Texto de leitura:
Membro do colectivo Janus, sediado em Berlim, Morgan e companhia têm vindo a edificar um historial de festas tão originais quanto essenciais à movida nocturna da cidade. Alterando as percepções habituais entre o underground e o comercial, o real e o virtual ou entre o homossexual e o heterossexual (atentem ao título do EP), o universo do evento acaba por ser também espelhado neste disco. Provocador, mas igualmente emocional, Lotic parece querer agitar um pouco as águas trazendo à costa alguma espécie de pureza e liberdade em que a música se afirma, afinal, como veículo privilegiado. De exercícios R&B a infusões techno, o animal mecânico de Heterocetera estranha-se e entranha-se sem avisos ou permissões. Os mais atentos deverão reconhecer o sample ultra adulterado do clássico “The Ha Dance” dos Masters At Work (imensamente mencionado nos dias que correm) logo durante os primeiros segundos do tema título. O acto de remexer na memória colectiva reforça a sua posição de enfant terrible embora possa ser entendido como um elo de ligação imediato com o ouvinte de modo a que a partida ao real desconhecido então aconteça. Apesar da toada vigorosa de ruídos e ritmos disfuncionais, o mood destes cinco temas varia entre o confrontante e o confessional com abertas melódicas deslumbrantes (no caso de “Slay” e “Underneath”).

De ambiências negras em jeito de pós-euforia e/ou pré-turpor, Lotic alinha-se com relativa facilidade à produção mais familiar da Tri Angle com afinidades a companheiros de casa como Evian Christ, Holy Other ou The Haxan Cloak, ainda que este seja o contributo inaugural para o selo nova-iorquino. Isolado de contextos, Heterocetera soa a coisa demasiado fervilhante para não ser escutada e absorvida como merece.

Enunciado a:
Reproduza o trecho da crítica ao EP Heterocetera que vai de "De ambiências negras" até "absorvida como merece.", incluindo este último.

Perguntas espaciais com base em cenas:
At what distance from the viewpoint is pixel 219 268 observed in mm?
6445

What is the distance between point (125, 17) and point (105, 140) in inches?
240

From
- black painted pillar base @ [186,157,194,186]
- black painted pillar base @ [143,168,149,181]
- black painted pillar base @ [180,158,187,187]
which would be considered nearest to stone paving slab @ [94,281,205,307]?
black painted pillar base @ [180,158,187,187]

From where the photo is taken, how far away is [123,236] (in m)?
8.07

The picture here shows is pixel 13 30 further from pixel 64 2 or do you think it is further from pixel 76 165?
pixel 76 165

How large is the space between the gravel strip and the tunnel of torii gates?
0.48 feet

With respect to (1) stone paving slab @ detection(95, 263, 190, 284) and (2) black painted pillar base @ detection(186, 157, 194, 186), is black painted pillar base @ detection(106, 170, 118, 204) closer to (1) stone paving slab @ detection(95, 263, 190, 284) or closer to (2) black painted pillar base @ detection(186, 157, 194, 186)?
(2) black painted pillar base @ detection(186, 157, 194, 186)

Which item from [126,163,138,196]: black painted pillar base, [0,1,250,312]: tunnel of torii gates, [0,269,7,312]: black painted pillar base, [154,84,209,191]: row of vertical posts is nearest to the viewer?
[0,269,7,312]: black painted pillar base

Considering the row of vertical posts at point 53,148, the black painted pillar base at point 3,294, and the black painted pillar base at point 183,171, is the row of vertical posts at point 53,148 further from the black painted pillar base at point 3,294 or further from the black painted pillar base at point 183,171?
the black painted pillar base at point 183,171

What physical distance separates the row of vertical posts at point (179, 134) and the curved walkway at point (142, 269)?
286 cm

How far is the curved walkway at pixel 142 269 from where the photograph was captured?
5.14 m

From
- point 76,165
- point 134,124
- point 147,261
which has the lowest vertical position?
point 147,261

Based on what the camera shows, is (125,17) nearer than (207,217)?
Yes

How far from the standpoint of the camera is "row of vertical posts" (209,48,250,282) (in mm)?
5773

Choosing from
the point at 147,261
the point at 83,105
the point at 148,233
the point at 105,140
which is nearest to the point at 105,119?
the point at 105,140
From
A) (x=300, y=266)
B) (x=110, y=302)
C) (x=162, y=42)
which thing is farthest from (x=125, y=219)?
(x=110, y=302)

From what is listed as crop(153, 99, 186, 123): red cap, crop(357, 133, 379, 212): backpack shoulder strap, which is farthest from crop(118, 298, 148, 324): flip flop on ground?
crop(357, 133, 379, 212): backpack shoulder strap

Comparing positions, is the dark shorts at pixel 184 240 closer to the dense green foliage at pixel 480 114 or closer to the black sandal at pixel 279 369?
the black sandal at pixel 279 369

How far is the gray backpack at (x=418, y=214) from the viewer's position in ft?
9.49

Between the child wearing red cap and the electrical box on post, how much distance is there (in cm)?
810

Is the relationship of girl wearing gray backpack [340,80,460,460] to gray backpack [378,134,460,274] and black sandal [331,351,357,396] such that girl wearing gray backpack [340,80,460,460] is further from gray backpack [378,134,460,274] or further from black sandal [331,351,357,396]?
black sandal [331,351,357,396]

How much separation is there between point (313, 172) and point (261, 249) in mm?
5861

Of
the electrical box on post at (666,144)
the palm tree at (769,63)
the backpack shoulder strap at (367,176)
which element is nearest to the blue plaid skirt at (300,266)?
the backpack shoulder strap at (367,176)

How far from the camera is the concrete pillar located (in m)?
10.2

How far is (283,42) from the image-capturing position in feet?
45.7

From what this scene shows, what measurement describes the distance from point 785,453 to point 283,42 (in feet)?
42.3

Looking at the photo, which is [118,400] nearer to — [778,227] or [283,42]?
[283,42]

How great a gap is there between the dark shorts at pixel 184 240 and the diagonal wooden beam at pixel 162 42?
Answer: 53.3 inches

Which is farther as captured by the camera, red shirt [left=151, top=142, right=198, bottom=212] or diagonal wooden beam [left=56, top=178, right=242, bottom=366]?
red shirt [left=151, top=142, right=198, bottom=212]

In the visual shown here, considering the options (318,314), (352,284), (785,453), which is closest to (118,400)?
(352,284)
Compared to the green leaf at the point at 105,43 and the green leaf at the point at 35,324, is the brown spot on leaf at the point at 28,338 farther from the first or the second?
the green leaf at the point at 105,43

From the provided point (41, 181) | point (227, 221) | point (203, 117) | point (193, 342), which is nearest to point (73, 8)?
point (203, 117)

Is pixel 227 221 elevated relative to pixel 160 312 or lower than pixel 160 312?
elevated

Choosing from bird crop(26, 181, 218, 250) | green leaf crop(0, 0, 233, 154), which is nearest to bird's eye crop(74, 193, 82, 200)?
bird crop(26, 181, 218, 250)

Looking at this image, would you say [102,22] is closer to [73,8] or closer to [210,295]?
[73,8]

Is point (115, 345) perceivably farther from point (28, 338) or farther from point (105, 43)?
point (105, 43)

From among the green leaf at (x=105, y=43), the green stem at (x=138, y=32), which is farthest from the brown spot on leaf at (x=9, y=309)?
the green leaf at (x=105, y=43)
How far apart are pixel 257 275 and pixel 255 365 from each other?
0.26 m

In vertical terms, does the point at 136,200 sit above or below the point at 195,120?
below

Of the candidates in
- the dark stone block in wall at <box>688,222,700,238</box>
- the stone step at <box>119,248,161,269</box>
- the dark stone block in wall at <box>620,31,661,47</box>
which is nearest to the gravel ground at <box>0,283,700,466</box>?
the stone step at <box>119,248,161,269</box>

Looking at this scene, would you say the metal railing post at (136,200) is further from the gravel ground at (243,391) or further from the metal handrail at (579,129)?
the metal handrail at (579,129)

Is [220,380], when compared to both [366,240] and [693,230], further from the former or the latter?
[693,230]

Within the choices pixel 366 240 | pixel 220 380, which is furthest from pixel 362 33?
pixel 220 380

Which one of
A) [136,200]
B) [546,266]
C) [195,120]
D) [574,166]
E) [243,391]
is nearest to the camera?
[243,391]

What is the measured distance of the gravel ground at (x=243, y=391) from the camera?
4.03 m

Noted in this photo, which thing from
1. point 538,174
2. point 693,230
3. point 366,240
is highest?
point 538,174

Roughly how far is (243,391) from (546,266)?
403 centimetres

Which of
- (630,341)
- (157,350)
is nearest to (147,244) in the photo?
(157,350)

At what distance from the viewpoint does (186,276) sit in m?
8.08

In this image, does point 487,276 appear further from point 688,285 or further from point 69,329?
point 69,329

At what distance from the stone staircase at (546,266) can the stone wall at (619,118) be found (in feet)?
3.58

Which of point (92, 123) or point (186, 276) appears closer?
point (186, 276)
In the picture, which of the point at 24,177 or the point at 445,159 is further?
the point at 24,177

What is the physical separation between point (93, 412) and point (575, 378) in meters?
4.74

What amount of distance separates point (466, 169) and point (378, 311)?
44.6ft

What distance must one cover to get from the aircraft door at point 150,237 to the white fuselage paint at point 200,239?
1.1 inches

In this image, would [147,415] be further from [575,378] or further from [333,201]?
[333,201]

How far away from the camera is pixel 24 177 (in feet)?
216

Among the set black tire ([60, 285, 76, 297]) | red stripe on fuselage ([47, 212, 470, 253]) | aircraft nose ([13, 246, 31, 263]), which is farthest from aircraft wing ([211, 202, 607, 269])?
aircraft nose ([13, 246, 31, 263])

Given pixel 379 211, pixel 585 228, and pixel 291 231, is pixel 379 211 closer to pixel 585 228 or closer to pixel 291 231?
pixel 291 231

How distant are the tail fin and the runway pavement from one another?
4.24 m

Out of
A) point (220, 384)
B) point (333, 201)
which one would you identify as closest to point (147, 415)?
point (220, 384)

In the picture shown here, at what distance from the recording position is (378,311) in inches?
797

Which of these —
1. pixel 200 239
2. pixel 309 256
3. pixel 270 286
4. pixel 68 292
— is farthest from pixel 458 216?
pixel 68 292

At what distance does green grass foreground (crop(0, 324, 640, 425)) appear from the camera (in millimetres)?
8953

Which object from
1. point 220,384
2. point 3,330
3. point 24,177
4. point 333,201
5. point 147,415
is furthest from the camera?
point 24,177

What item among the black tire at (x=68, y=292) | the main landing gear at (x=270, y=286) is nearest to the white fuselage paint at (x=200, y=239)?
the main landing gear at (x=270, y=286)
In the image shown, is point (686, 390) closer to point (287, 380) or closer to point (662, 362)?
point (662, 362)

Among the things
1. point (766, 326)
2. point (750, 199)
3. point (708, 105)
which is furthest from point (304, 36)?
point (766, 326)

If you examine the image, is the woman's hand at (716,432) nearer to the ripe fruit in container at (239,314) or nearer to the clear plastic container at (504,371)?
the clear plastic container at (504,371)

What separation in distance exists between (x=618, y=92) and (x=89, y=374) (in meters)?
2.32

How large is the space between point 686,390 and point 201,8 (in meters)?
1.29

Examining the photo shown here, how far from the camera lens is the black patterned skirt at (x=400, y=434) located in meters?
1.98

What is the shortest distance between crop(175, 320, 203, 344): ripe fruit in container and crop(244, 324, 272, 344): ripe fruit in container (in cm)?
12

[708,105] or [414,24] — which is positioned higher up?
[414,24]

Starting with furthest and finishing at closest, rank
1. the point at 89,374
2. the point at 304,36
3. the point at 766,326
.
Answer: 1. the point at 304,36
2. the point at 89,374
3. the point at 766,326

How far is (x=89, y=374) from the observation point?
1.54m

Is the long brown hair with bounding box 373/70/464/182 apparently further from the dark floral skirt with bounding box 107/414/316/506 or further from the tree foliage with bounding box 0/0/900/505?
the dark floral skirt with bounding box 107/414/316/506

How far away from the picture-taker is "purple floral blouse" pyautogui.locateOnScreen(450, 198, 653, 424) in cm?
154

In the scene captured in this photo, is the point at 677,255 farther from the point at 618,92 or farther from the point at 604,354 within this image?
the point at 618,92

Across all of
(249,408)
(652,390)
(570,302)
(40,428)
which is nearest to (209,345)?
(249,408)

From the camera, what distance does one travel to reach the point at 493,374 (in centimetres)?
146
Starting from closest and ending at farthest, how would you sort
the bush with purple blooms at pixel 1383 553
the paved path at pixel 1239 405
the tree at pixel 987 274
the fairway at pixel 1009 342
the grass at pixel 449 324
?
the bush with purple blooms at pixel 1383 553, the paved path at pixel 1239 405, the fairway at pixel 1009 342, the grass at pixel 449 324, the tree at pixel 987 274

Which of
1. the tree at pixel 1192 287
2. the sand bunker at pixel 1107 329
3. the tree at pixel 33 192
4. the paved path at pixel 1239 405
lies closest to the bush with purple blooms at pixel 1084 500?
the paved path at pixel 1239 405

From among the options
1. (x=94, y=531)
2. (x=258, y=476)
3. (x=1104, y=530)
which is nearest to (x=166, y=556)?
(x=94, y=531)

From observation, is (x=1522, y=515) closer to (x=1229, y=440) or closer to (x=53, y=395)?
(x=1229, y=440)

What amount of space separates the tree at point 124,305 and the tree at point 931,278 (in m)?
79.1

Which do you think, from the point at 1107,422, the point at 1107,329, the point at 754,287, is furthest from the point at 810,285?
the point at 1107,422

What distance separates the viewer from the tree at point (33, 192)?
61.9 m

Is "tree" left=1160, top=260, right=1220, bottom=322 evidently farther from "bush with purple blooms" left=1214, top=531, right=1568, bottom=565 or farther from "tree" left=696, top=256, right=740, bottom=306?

Enunciado b:
Conte as linhas dos registros em que aparece a palavra "landing", levando em conta maiúsculas e minúsculas, e responda apenas com o número.

Resultado obtido a:
De ambiências negras em jeito de pós-euforia e/ou pré-turpor, Lotic alinha-se com relativa facilidade à produção mais familiar da Tri Angle com afinidades a companheiros de casa como Evian Christ, Holy Other ou The Haxan Cloak, ainda que este seja o contributo inaugural para o selo nova-iorquino. Isolado de contextos, Heterocetera soa a coisa demasiado fervilhante para não ser escutada e absorvida como merece.

Resultado obtido b:
2